═════ AVAILABLE DATA
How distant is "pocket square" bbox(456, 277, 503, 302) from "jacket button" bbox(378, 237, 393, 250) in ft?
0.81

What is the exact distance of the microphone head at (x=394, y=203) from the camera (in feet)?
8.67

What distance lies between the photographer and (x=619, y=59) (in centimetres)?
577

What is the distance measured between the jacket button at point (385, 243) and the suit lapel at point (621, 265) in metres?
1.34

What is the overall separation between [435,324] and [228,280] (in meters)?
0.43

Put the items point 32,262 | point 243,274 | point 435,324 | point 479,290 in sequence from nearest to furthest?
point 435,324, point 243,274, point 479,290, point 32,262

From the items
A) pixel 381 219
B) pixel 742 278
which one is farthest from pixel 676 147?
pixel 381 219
══════════
═════ AVAILABLE DATA
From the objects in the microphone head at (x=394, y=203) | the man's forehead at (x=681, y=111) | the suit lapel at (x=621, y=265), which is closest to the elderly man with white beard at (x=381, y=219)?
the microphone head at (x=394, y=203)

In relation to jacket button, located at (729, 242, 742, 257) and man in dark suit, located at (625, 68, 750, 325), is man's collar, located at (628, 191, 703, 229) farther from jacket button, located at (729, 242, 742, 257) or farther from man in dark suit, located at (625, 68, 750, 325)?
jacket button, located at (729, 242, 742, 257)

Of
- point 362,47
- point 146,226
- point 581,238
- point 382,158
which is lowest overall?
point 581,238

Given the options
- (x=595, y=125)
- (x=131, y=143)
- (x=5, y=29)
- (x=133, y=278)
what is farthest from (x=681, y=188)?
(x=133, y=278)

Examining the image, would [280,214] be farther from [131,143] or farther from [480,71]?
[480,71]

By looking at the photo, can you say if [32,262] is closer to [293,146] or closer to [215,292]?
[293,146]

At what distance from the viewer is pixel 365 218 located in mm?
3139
══════════
═════ AVAILABLE DATA
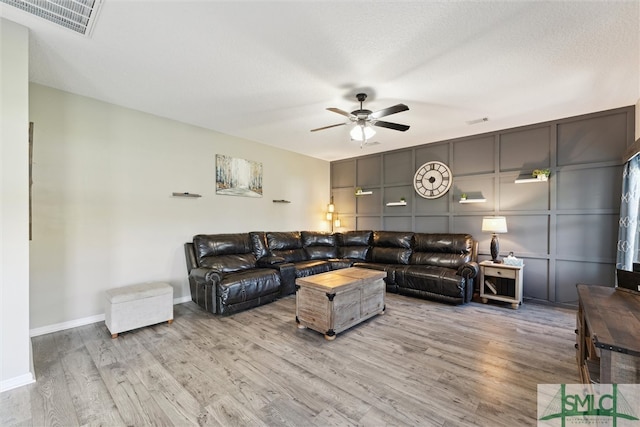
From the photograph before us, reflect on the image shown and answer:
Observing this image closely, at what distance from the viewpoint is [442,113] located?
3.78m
══════════
» WHAT TO WORK ON: Pick out each of the lines above that contains the string "overall", with case counting, and copy those lines.

» TASK RESPONSE:
What is the overall separation between [435,324] and [228,280] (in meters)?
which is lowest overall?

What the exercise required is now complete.